Data supplied:
*** Begin section ***
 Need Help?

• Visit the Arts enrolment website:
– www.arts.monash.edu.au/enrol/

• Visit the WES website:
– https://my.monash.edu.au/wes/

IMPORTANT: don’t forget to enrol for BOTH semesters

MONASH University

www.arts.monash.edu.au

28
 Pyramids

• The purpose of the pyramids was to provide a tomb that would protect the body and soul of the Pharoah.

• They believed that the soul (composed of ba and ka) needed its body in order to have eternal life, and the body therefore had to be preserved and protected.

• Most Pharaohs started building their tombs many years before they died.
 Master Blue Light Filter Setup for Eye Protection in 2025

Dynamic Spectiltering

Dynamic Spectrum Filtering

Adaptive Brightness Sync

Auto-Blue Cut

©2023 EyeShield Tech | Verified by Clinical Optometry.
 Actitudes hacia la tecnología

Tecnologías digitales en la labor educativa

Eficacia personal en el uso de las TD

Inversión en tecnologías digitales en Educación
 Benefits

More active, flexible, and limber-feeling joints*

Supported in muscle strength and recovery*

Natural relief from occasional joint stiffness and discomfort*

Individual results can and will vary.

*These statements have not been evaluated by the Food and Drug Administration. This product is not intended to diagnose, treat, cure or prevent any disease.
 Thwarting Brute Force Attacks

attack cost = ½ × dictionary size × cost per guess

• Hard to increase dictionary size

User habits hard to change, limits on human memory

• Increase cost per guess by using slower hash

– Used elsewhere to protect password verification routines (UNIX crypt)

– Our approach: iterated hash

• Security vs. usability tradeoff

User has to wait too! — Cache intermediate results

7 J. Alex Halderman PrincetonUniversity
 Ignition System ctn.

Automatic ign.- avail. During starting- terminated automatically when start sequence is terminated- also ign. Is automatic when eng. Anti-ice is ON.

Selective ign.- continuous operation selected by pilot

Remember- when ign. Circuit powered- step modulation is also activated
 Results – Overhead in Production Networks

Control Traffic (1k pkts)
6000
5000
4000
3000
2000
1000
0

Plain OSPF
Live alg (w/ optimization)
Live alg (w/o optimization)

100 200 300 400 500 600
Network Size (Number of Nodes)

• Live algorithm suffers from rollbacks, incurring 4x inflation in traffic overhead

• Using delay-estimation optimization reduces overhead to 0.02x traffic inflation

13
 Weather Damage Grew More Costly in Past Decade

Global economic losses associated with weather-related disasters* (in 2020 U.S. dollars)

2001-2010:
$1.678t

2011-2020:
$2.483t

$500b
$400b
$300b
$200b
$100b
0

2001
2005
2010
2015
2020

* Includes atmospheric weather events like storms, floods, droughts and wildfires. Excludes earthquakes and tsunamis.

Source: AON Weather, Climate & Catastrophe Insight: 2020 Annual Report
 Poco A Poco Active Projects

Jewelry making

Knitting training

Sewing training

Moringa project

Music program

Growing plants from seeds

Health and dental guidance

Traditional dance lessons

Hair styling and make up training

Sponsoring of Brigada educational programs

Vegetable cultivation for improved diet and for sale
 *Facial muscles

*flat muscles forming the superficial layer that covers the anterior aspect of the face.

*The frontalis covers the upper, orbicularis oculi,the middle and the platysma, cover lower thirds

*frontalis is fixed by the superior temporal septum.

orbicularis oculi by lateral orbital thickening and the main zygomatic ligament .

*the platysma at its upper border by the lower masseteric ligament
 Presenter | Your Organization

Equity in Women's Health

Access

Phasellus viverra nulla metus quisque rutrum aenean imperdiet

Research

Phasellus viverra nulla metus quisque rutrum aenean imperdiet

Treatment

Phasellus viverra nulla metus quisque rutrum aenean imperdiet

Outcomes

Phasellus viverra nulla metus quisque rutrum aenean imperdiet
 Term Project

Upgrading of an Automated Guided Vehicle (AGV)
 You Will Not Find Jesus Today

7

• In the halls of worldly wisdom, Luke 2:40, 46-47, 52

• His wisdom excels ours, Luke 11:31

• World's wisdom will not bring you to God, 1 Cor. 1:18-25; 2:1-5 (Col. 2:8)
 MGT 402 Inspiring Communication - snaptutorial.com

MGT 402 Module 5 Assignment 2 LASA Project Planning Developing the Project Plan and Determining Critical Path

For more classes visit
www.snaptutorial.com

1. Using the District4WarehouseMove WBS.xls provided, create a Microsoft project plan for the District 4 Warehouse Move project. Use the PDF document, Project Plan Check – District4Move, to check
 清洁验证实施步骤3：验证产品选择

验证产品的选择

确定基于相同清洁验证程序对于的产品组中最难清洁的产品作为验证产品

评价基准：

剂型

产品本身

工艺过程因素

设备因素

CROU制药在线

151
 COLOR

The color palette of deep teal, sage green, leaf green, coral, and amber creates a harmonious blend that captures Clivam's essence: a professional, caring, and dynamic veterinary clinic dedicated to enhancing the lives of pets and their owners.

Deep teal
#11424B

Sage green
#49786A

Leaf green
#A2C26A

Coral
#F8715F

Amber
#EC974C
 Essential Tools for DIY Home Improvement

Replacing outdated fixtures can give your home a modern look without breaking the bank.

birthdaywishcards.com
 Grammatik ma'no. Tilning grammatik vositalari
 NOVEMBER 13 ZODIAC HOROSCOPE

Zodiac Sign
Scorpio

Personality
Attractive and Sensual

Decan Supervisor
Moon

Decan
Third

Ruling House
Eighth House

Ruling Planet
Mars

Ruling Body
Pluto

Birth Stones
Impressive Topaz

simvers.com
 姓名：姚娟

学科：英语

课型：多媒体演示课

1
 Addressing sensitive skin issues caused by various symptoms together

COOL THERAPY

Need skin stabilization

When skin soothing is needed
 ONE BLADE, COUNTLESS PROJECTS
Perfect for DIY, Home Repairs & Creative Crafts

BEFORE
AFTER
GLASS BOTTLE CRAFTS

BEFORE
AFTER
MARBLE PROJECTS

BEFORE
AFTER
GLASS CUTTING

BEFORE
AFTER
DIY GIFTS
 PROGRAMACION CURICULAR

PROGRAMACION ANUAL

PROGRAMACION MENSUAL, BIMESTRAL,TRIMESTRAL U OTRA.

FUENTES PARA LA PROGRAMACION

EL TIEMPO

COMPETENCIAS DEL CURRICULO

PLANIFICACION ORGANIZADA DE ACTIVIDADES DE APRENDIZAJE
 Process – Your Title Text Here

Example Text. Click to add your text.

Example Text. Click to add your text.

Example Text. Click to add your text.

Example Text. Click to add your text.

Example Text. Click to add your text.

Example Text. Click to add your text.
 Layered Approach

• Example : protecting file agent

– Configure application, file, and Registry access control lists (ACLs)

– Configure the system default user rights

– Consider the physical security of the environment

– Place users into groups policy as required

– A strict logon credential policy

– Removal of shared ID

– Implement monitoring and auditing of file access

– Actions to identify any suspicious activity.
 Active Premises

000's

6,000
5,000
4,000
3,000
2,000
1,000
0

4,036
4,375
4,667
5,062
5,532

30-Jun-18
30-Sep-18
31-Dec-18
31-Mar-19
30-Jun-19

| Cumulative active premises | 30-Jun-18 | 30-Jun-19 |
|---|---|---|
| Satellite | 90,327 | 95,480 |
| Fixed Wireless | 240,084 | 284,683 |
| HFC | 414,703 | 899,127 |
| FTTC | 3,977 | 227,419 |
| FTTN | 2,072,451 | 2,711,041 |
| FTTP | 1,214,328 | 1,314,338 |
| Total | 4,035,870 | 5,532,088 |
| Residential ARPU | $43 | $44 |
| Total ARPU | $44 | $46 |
*** End section ***
Where the string "muscles" shows up in the listing above, copy the line that holds it.

Output for this task:
 *Facial muscles
*flat muscles forming the superficial layer that covers the anterior aspect of the face.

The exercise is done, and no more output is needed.